-- Excerpt provided start --

On the other hand, he sometimes seems like Sir Kay Xtreme Bard Edition with Extra Arrogance. In The Book of Taliesin, he has a really bitter (one-sided?) feud with other scholars and monks (some variant on "pathetic men of letters” appears many a time), who he accuses of ignorance because they don’t know the answers to various questions he never gives the answers to himself, and he loses or alienates everyone until the only person who visits him is a dude named “Goronwy, from the dales of Edrywy” ("Cad Goddeu"). Not much is known about this Goronwy, though it’s been speculated that he’s the speaker in “Claf Abercuawg”, in which case he’s an ailing societal outcast and probably couldn’t get anyone to talk to him except Taliesin. There’s a strong pathos to this—time, and maybe hubris, came with a fall, leaving him somewhat like a washed-up starlet or a burned-out wunderkind, abandoned now that he’s no longer the shiny new thing.

-- Excerpt provided end --
-- Provided data start --

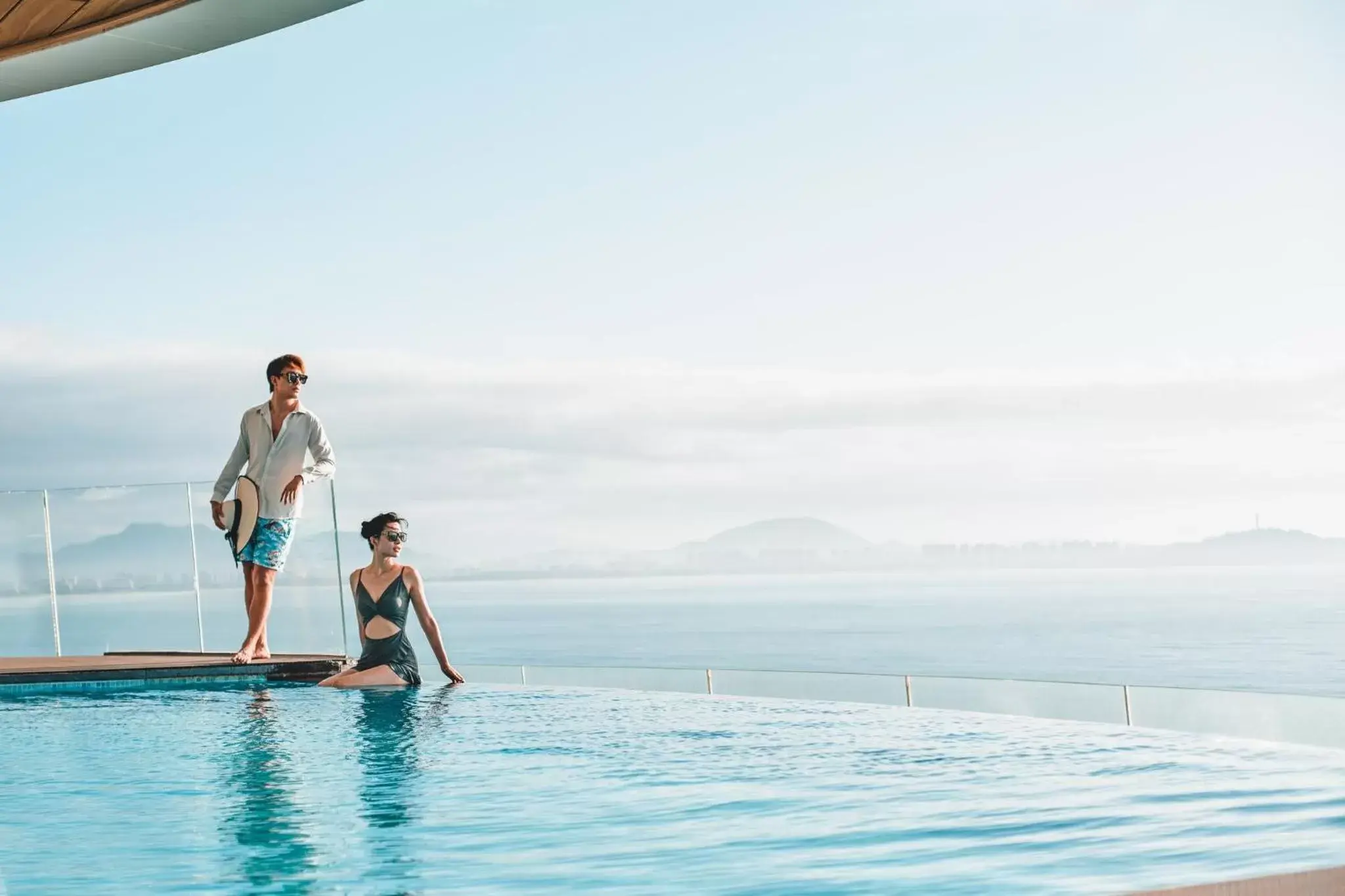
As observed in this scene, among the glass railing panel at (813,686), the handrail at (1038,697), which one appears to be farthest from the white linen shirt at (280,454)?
the glass railing panel at (813,686)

-- Provided data end --

Tasks to complete:
(1) According to the passage about Taliesin, who is the only person who still visits him in The Book of Taliesin?
(2) Carry on the passage about Taliesin from the point where it stops, keeping its voice.

Answers to the problems:
(1) A man named Goronwy, "from the dales of Edrywy."

(2)
On the third hand, which I don't have but Taliesin could probably manage if he felt like it, much of this is from his point of view, and we have no way to prove he's telling the truth. When he tells his own origin story, he claims that he was Frankensteined together by enchanters at the dawn of time. This flatly contradicts "Ystoria Taliesin", so either there are multiple canons for his life story, he's talking as the Awen rather than as himself (in which case he's still contradicting himself--he also says it's a creation of the Lord), or he's lying about some of it. Why he would want to is anyone's guess, since he is quite powerful regardless.

If we don't take Taliesin at his word about his ability to kaiju battle giant toad monsters ("Cad Goddeu"), or take it with a grain of salt, then what are his accomplishments apart from self-preservation and repaying a life debt to Elphin? I am by no means an expert on him, but in what I've read, he does almost nothing in anyone else's story. It's almost like, apart from one or two times, he isn't able to find a way to use his powers for anyone else's good.

Then again, what is his primary power? Shapeshifting seems obvious (too obvious). He uses it for self-preservation (which is valid), for the heck of it (maybe), and/or for really dubious ends (see "Angar Kyfundawt" if you really must know, but trust me, you don't want to). Fighting is a less talked about ability of his. He can cause a lot of destruction (according to himself). It's not really clear what he fights for, though the various legendary kings he hangs out with are probably implied. Then, there's...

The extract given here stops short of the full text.